Vor allem in den ostdeutschen Bundesländern stieg die Wahlbeteiligung deutlich an, auch wenn sie dort insgesamt weiter unter dem Bundesdurchschnitt liegt. In Thüringen und Sachsen-Anhalt kletterte sie um jeweils 6,1 Prozentpunkte auf 74,3 (Thüringen) und 68,1 Prozent (Sachsen-Anhalt). Nach dem vorläufigen amtlichen Endergebnis kam die AfD in Thüringen auf 22,7 Prozent und in Sachsen-Anhalt auf 19,6 Prozent.
AfD in Sachsen top, in Hamburg flop
In Sachsen gingen 5,9 Prozentpunkte mehr Leute zur Wahl (75,4 Prozent gesamt), die AfD erreichte dort ihr bundesweit stärkstes Ergebnis von 27 Prozent. Mecklenburg-Vorpommern verzeichnete einen Anstieg von 5,6 Prozentpunkten (70,9 Prozent gesamt), die AfD erhielt 18,6 Prozent. In Brandenburg stieg die Wahlbeteiligung um 5,3 Prozentpunkte (73,7 Prozent gesamt), die AfD kam auf 20,2 Prozent.
Ausnahmen bilden Hamburg und Bayern. Auch dort stieg die Wahlbeteiligung überdurchschnittlich, in Hamburg um 5,6 Prozentpunkte auf 75,9 Prozent, in Bayern um 8,1 Punkte auf 78,2 Prozent. In Hamburg allerdings kam die AfD mit 7,8 Prozent auf ihr schlechtestes Ergebnis, in Bayern erhielt sie 12,4 Prozent. Die höchste Wahlbeteiligung verzeichnete Baden-Württemberg mit 78,3 Prozent und einem Plus von 4,0 Prozentpunkten, die AfD kam dort auf 12,2 Prozent.
AfD bei Wählern mittleren Alters stark
Die meisten Stimmen erhielt die AfD laut infratest dimap von Wählern in der Altersgruppe von 35 bis 44 Jahren. Von ihnen gaben 16 Prozent ihre Stimmen den Rechtspopulisten, 10 Prozent mehr als 2013. Von den 25- bis 34-Jährigen stimmten 15 Prozent für die AfD, in der Altersgruppe 45 bis 49 noch 14 Prozent. Mit zunehmendem Alter sank die Zustimmung zur AfD. Von den 60- bis 69-Jährigen votierten 12 Prozent für sie, in der Wahlgruppe ab 70 Jahren nur noch 7 Prozent.
Von den Erst- und Jungewählern zwischen 18 und 24 Jahren gaben zehn Prozent ihre Zweitstimme der AfD. Das ist der geringste Wert in dieser Altersgruppe. Zum Vergleich: 24 Prozent der Erst- und Jungwähler stimmten für CDU/CSU, 19 Prozent für die SPD, 13 Prozent für die Grünen, 12 Prozent für FDP und 11 Prozent für die Linke.

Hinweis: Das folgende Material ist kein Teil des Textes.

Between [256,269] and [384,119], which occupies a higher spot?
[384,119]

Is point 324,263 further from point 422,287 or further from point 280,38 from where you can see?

AfD zweite Kraft bei Erstwählern im Osten
Gesondert betrachtete infratest dimap das Wahlverhalten der rund drei Millionen Erstwähler nach Ost und West. 7 Prozent von ihnen stimmten danach im Westen für die AfD, 17 Prozent im Osten. Dagegen votierten 25 Prozent der Erstwähler im Westen für die Union, nur 20 Prozent im Osten. 19 Prozent der West-Erstwähler machten bei der SPD ein Kreuz, 13 Prozent im Osten. Auch Grüne und FDP schnitten bei den Erstwählern im Westen besser ab als im Osten. Die Linke kommt bei den Erstwählern im Osten auf 14 Prozent, bei den Gleichaltrigen im Westen auf 10 Prozent.
Insgesamt kommt die CDU/CSU bei der Bundestagwahl auf 33 Prozent, die SPD auf 20,5 Prozent, die FDP auf 10,7 Prozent, die Linke auf 9,2 Prozent, die Grünen auf 8,9 Prozent und die AfD auf 12,6 Prozent. Die sonstigen Parteien erreichen insgesamt fünf Prozent.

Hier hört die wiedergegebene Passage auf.